Also power is the rate at which energy is converted (unit of power = Watts) and energy is how much  is used over a period of time (unit of energy = Watthours).

so he did mean power as he said needs to generate.

Merriam-Webster is an American dictionary that is for the lay person. Non-Americans and scientists only ever pronounce it with the hard "g".

http://oxforddictionaries.com/definition/english/gigawatt

Note that it doesn't provide two different pronunciations. As for SI, have a read of the (sourced) Wikipedia section:

http://en.wikipedia.org/wiki/SI_Prefixes#Pronunciation

And I'm working from memory regarding his usage of the term, but what you should note is that he talks about charging up the flux capacitor. Now, a capacitor doesn't store power, it stores energy. When he talks of "needing 1.21 gigawatts of power", he's actually crossing wires, and mixing scientific terminology with lay terminology - he needs some amount of energy to use the capacitor, but the lay person often uses "power" in place of "energy". As an example, consider that you almost certainly refer to "how much power is left in the battery" - batteries, like capacitors, don't store power, they store energy. Power is the unit you would use to describe the rate at which the battery is charging or discharging. If Doc Brown had said "I need 1.21 gigawatts of power for 1 second", I'd have no problem - he just needs 1.21 GJ. He didn't - he said he needs 1.21 GW of power to "power the flux capacitor" (what does that even mean?).
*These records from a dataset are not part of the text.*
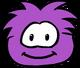 Purple Puffle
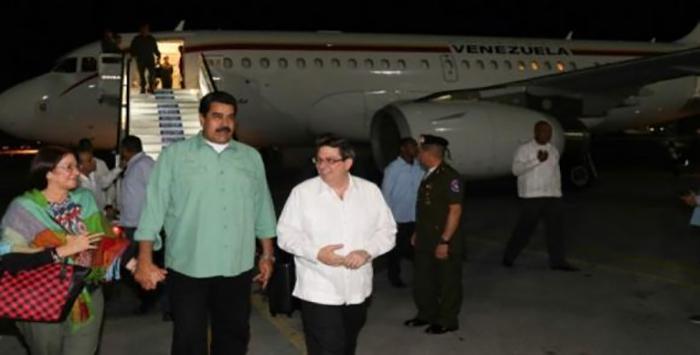 Maduro zum 12. Jahrestag der ALBA in Kuba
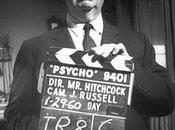 años Alfred Hitchcock.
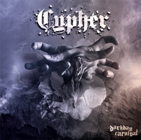 CYPHER - Darkday Carnival cover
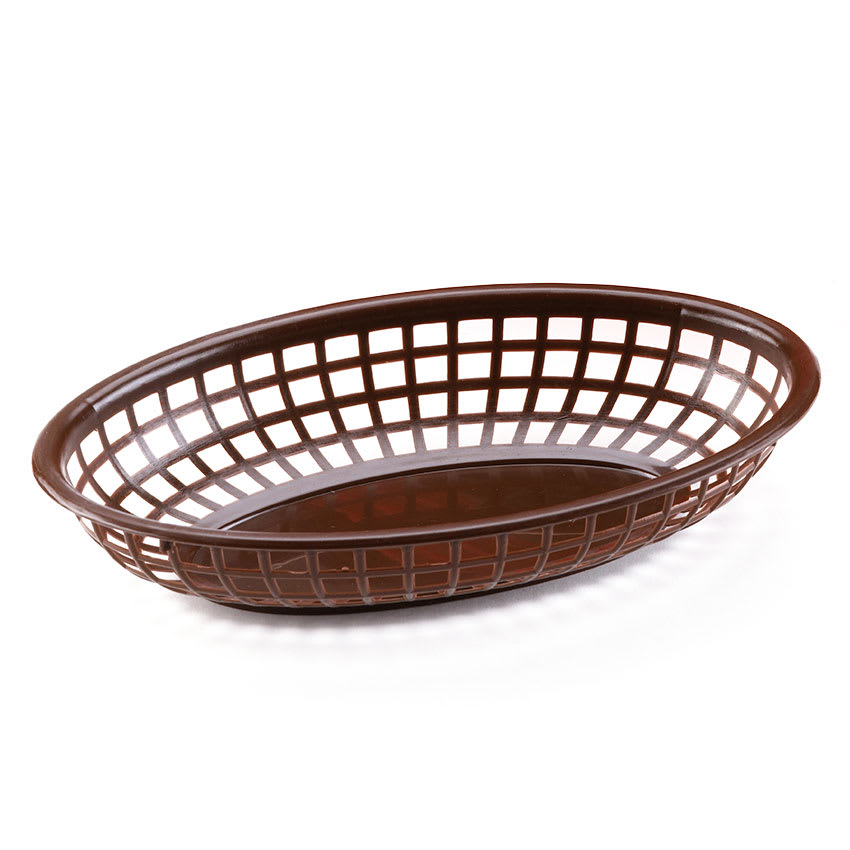 "Browne 499FB Fast Food Basket, Oval 9 1/2 x 2"", Sloped Sides, Flexible Plastic, Brown"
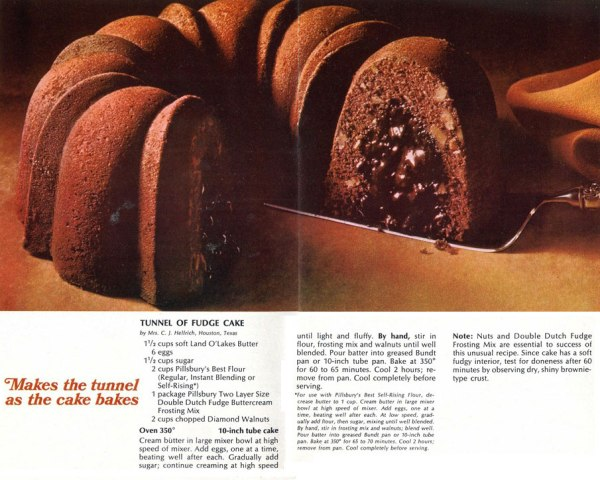 Bundt Cake - Tunel of Fudge Cake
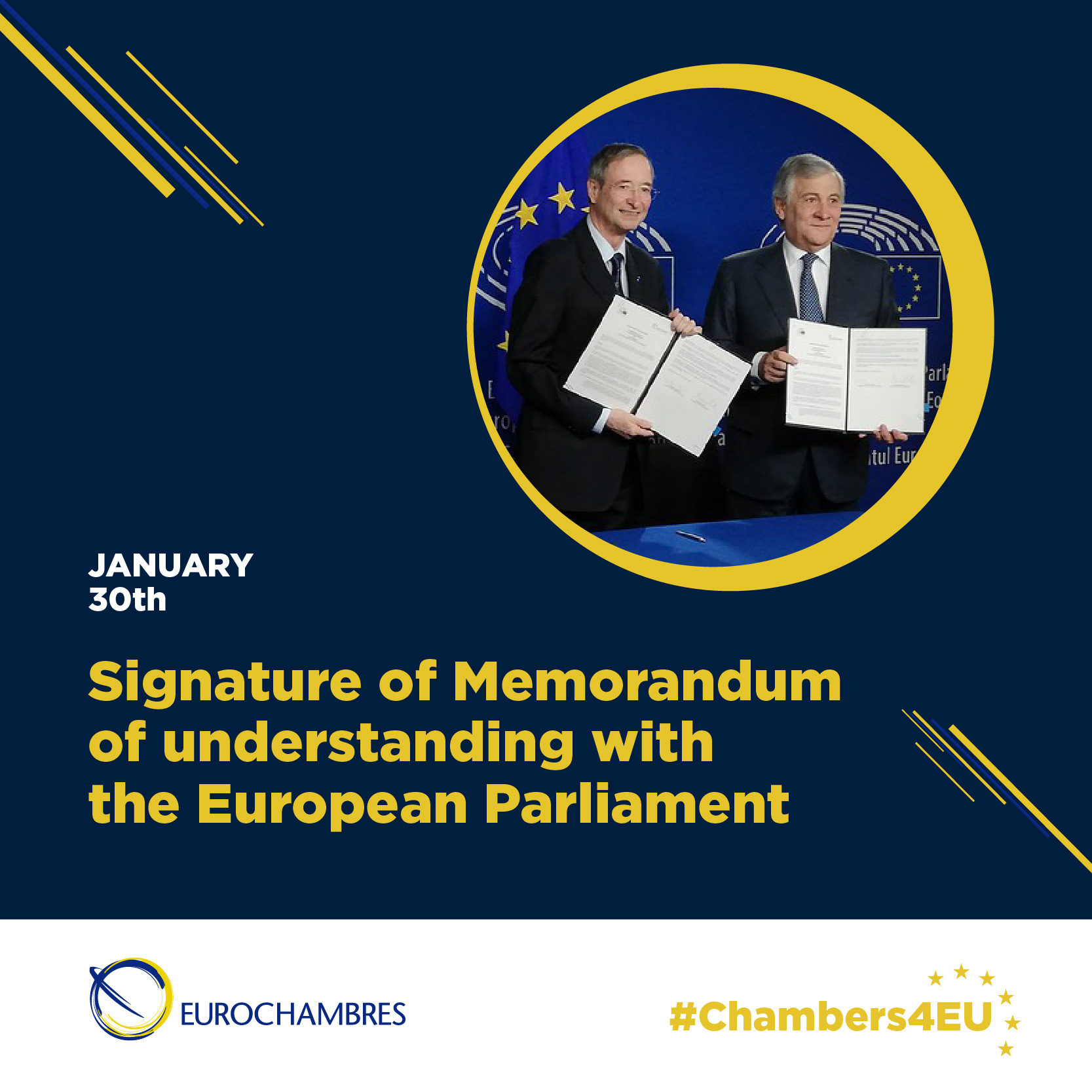 30 January: Signature Memorandum of Understanding with the EP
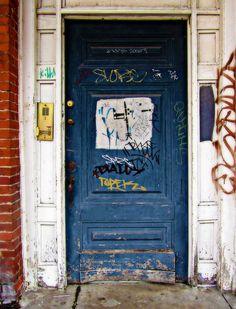 Door New Orleans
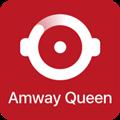 安利皇后厨房 V5.12.0 安卓版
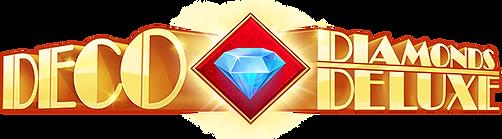 DecoDiamonds-Horz-logo.png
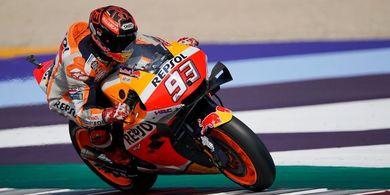 Jadwal MotoGP Aragon 2019 - Serba-serbi Balapan GP ke-200 Marc Marquez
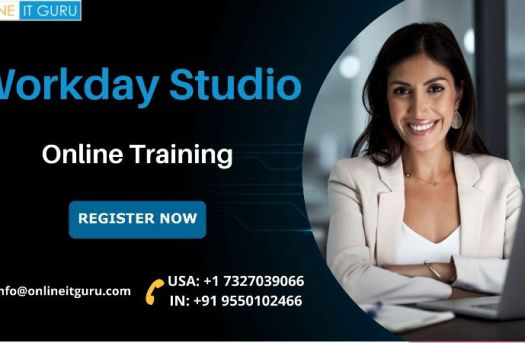 Workday studio online training hyderabad | workday studio online training india | free Classified | Free Advertising | free classified ads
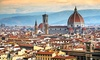 Hotel Bonifacio - Firenze: Firenze centro, Hotel Bonifacio: una o 2 notti in camera doppia standard con colazione per 2 persone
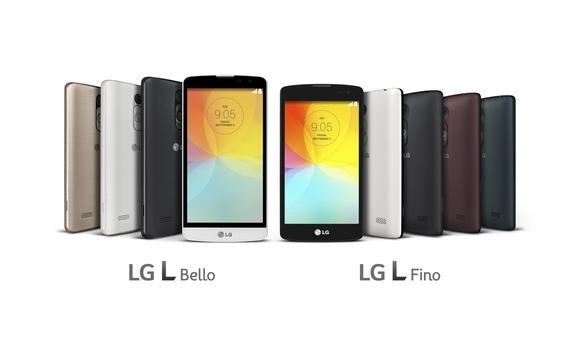 lg_l_belloleft_and_l_finoright-100408932-large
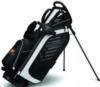 Callaway® Fairway Stand Bag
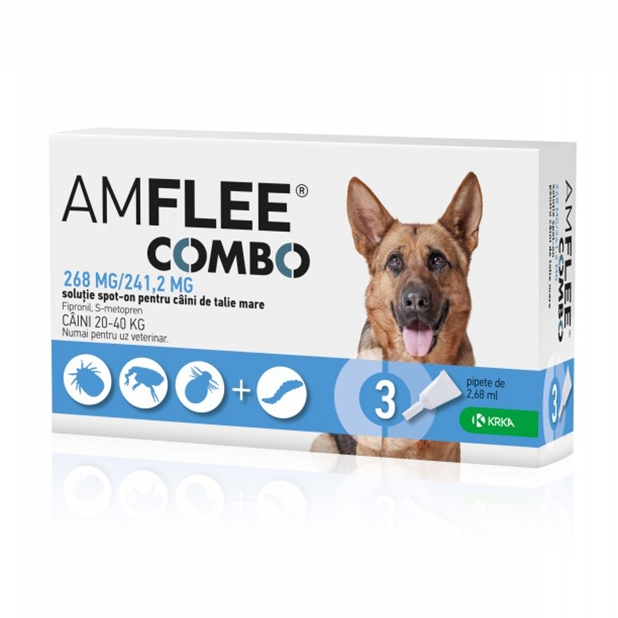 AMFLEE COMBO DOG 268 mg, L (20-40 kg) x 3 pipete imagine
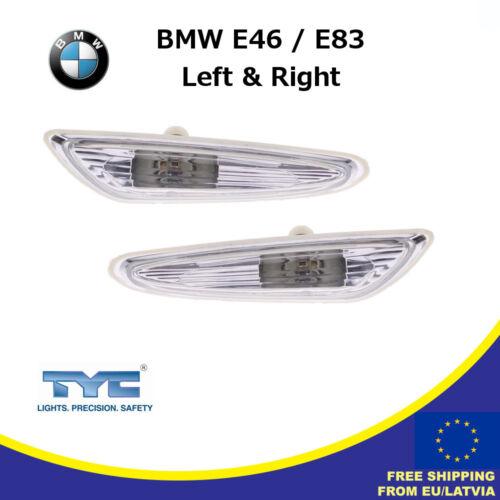 Set Of Side Turn Indicators R/&L BMW E46 E83 Seitenblinker Weiß Rechts /& Links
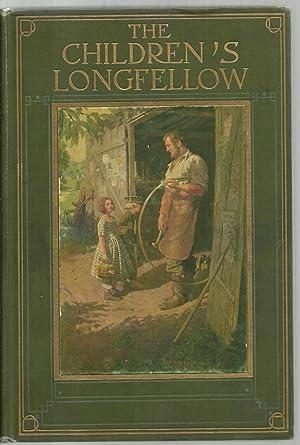 The Children's Longfellow, Illustrated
Also, for the record, the Watt-hour isn't actually a normal unit of energy. That would be the Joule (which is, in fact, the Watt-second, if you want to use non-SI units). While the "kilowatt-hour" is a more common unit than the watt-hour, it's one of those stupid inventions of engineers because they have trouble with changing units. The kilowatt-hour is 3.6*10^6 Joules or 3.6 MJ.